> EXERCISE DIRECTIONS: Reproduce every item below word for word, omitting the pictures.

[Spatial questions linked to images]
§ §

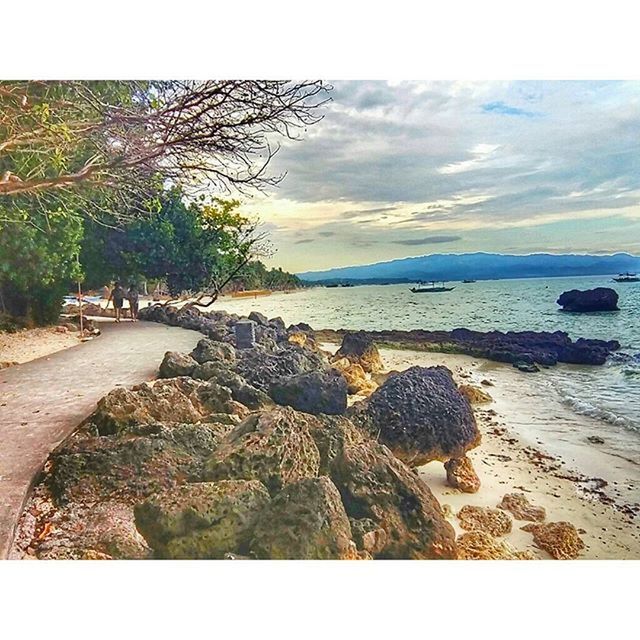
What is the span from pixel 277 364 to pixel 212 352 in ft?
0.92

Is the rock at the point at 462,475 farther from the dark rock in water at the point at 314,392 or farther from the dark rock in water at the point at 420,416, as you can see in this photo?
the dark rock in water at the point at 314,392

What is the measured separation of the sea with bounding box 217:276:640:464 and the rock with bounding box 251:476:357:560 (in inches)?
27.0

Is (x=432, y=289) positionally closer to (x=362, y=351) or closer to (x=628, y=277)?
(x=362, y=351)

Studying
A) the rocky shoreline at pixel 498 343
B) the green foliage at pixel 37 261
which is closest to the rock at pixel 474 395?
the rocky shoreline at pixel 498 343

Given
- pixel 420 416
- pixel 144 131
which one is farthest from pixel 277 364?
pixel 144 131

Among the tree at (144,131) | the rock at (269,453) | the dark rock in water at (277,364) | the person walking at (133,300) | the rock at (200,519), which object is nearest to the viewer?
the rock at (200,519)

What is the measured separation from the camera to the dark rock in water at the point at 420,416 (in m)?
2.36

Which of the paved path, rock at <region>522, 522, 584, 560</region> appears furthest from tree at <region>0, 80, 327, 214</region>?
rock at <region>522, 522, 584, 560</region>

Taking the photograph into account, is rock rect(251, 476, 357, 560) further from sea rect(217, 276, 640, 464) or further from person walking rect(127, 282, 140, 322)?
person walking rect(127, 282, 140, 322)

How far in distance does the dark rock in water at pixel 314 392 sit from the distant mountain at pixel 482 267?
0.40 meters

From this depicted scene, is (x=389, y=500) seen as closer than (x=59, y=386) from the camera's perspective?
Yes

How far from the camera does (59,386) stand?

§ §

> RESPONSE BELOW:
What is the span from pixel 277 364 to pixel 212 352 in ft?
0.92

Is the rock at the point at 462,475 farther from the dark rock in water at the point at 314,392 or farther from the dark rock in water at the point at 420,416, as you can see in this photo?
the dark rock in water at the point at 314,392

What is the measured separation of the sea with bounding box 217:276:640:464 and the rock with bounding box 251:476:357:560 (in inches)?
27.0

Is (x=432, y=289) positionally closer to (x=362, y=351) or closer to (x=628, y=277)?
(x=362, y=351)

Studying
A) the rocky shoreline at pixel 498 343
B) the green foliage at pixel 37 261
which is closest to the rock at pixel 474 395?
the rocky shoreline at pixel 498 343

Given
- pixel 420 416
- pixel 144 131
which one is farthest from pixel 277 364?
pixel 144 131

Among the tree at (144,131) | the rock at (269,453) | the dark rock in water at (277,364) | the person walking at (133,300) | the rock at (200,519), which object is nearest to the viewer?
the rock at (200,519)

What is the measured separation from the camera to the dark rock in water at the point at 420,416 (in m)?
2.36

Which of the paved path, rock at <region>522, 522, 584, 560</region> appears furthest from tree at <region>0, 80, 327, 214</region>?
rock at <region>522, 522, 584, 560</region>

Taking the photograph into account, is rock rect(251, 476, 357, 560) further from sea rect(217, 276, 640, 464) or further from person walking rect(127, 282, 140, 322)?
person walking rect(127, 282, 140, 322)

How far in distance does the dark rock in water at pixel 314 392 sit from the distant mountain at pixel 482 267?
0.40 meters

From this depicted scene, is (x=389, y=500) seen as closer than (x=59, y=386) from the camera's perspective?
Yes

How far from the camera does (59,386) stand?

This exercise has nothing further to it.